# Solve The System Using Substitution

• Jan 30th 2013, 12:47 PM
alexthesauceboss
Solve The System Using Substitution
Hello MHF,

In this problem, it asks to "solve the system by the method of substitution."

and it gives me the following two equations:
{-7/2x - y = -18
{8x^2 - 2y^3 = 0

I pretty much know what I have to do, but there are a few things stopping me from completing the problem...I will try to demonstrate what I mean with an attached picture.
• Jan 30th 2013, 01:14 PM
ebaines
Re: Solve The System Using Substitution
You seem to have tried to say that:

$(\frac 7 2 x - y)^3 = (\frac 7 2 x)^3 + (-y)^3$,

but that's not right. If you multiply $(A+B)^3$ out you find it's not $A^3 = B^3$,but rather: $(A+B)^3 = (A+B)(A+B)(A+B) = A^3 + 3A^2B + 3AB^2 + B^3$.

I would suggest rather than use that approach try this: from the first equation you can get y by itself:

$\frac {-7} 2 x - y = -18 \ \to\ y = \frac {-7} 2 x + 18$.

Now substitute this value for 'y' into the second equation:

$8x^2 -2y^3 = 0 \ \to \ 8x^2 -2(\frac {-7} 2 x + 18)^3 = 0$

Can you take it from here?
• Jan 30th 2013, 01:24 PM
alexthesauceboss
Re: Solve The System Using Substitution
Quote:

Originally Posted by ebaines
You seem to have trid to say that:

$(\frac 7 2 x - y)^3 = (\frac 7 2 x)^3 + (-y)^3$,

but that's not right. If you multiply $(A+B)^3$ out you find it's not $A^3 = B^3$,but rather: $(A+B)^3 = (A+B)(A+B)(A+B) = A^3 + 3A^2B + 3AB^2 + B^3$.

I woud suggest rather than use that approach try this: from the first equation you can get y by itself:

$\frac {-7} 2 x - y = -18 \ \to\ y = \frac {-7} 2 x + 18$.

Now substitute this value for 'y' into the second equation:

$8x^2 -2y^3 = 0 \ \to \ 8x^2 -2(\frac {-7} 2 x + 18)^3 = 0$

Can you take it from here?

Now I end up with 8x^2 + 343/4x = 11,664.

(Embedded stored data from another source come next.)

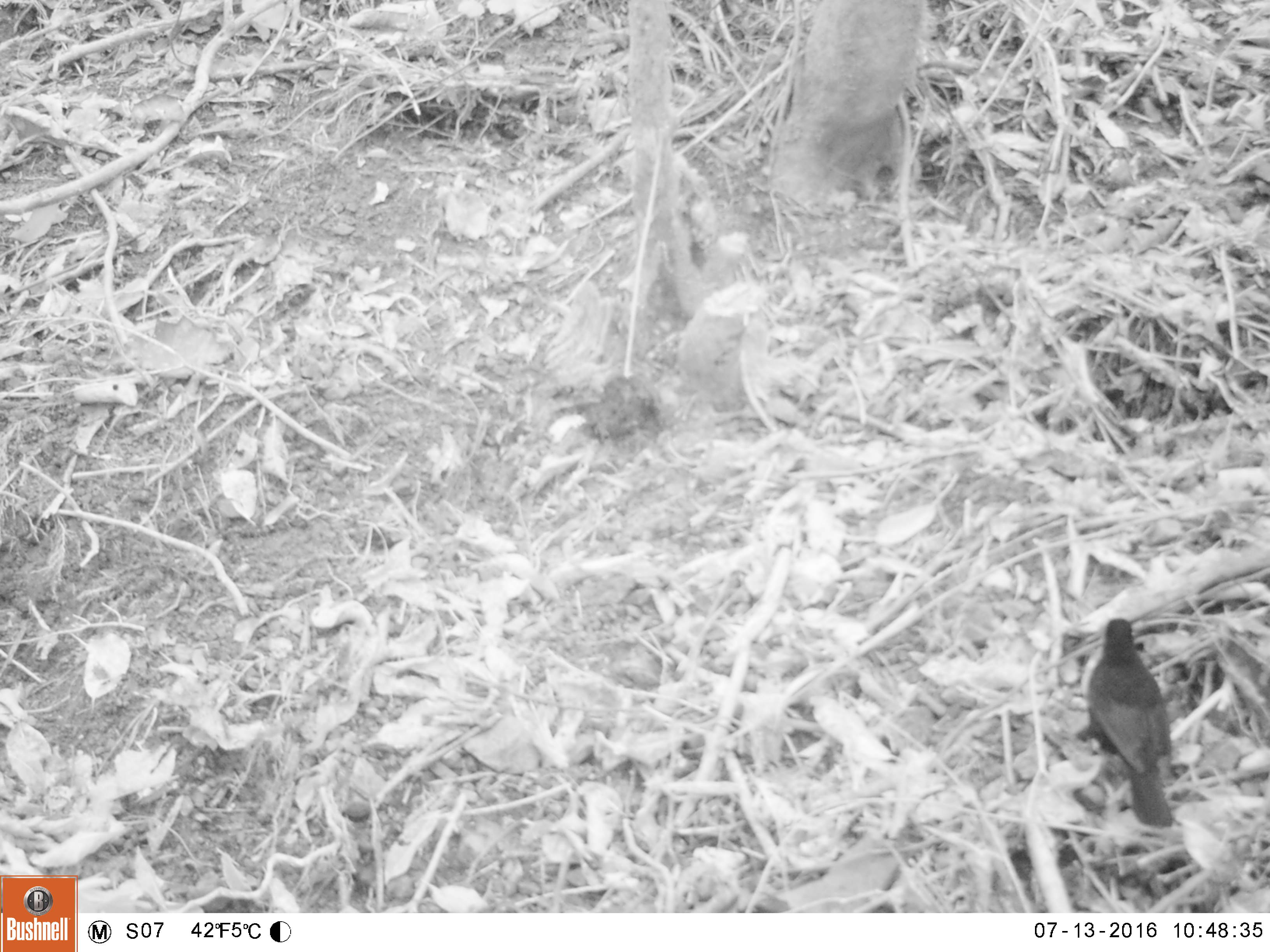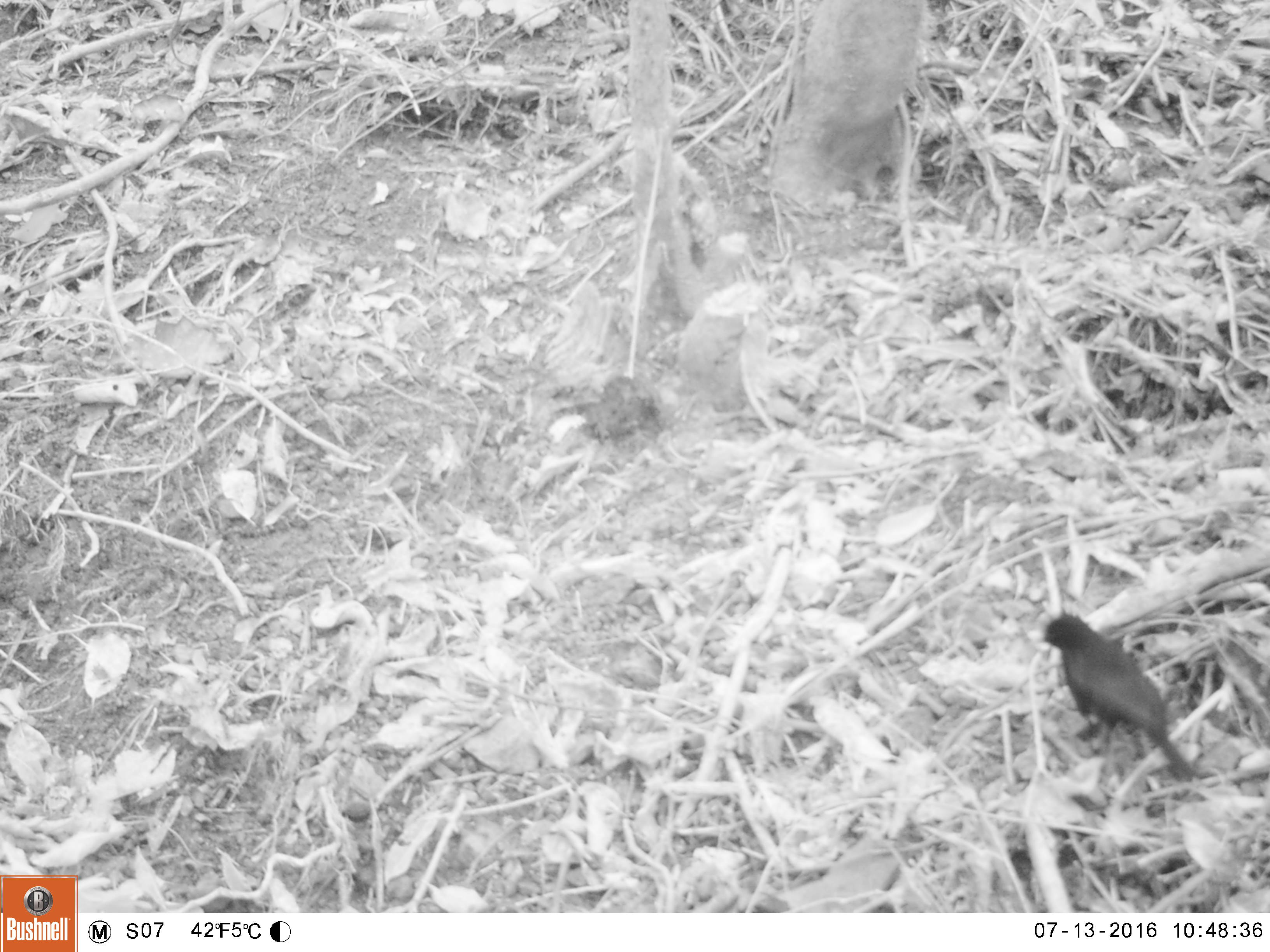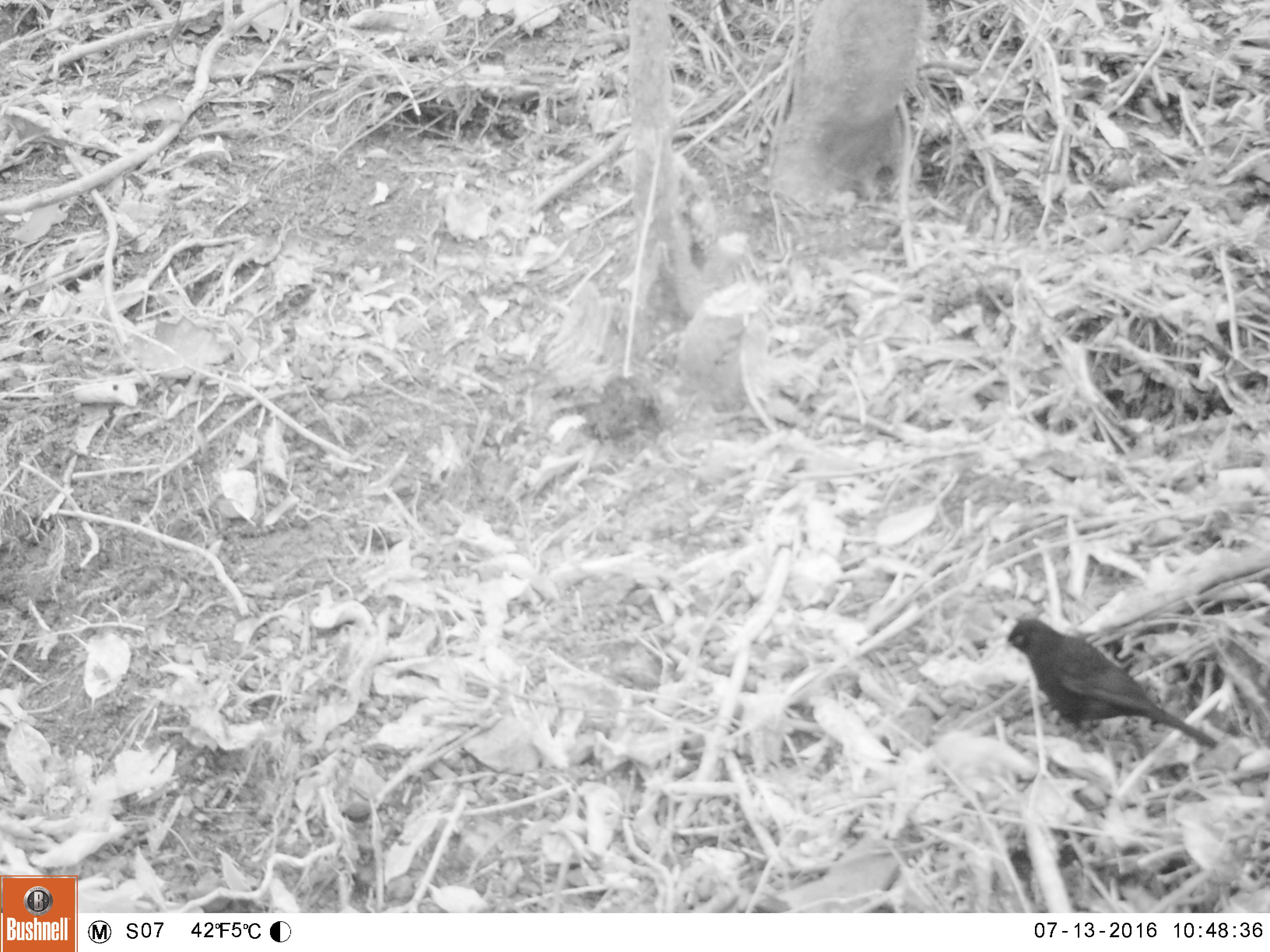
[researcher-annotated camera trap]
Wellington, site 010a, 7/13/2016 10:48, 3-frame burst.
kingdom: Animalia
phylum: Chordata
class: Aves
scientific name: Aves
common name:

What do I do to solve that?
• Jan 30th 2013, 07:26 PM
alexthesauceboss
Re: Solve The System Using Substitution
*Bump* Request for help on this problem still. I do not understand how to simplify and solve for x, even after I have substituted it in to the equation with the y value.
• Jan 31st 2013, 06:18 AM
ebaines
Re: Solve The System Using Substitution
This is gonna get complicated.

Starting from $8x^2 -2 (\frac {-7} 2 x +18)^3 =0$ you can multiply out the cubic to get this:

$8x^2 -2(\frac {-343}{8} x^3 + 3 \frac {882} 4 x^2 - 3 \frac {2268} 2 x + 5832) = 0$

After a bit of rearrangement:

$\frac {343} 4 x^3 - 1315 x^2 + 6804 x -11664 = 0$

Now at this point you could try to find the roots of this cubic, but it's a bit of a mess. I would suggest instead that you plot this and you will find that it has one real root, and that root is not too far from 0. By inspection you can see that if x is an integer the first term will be a fraction UNLESS x is multiple of 4, whereas the other terms are all integers. I think that's enough hints - try it and see what you get.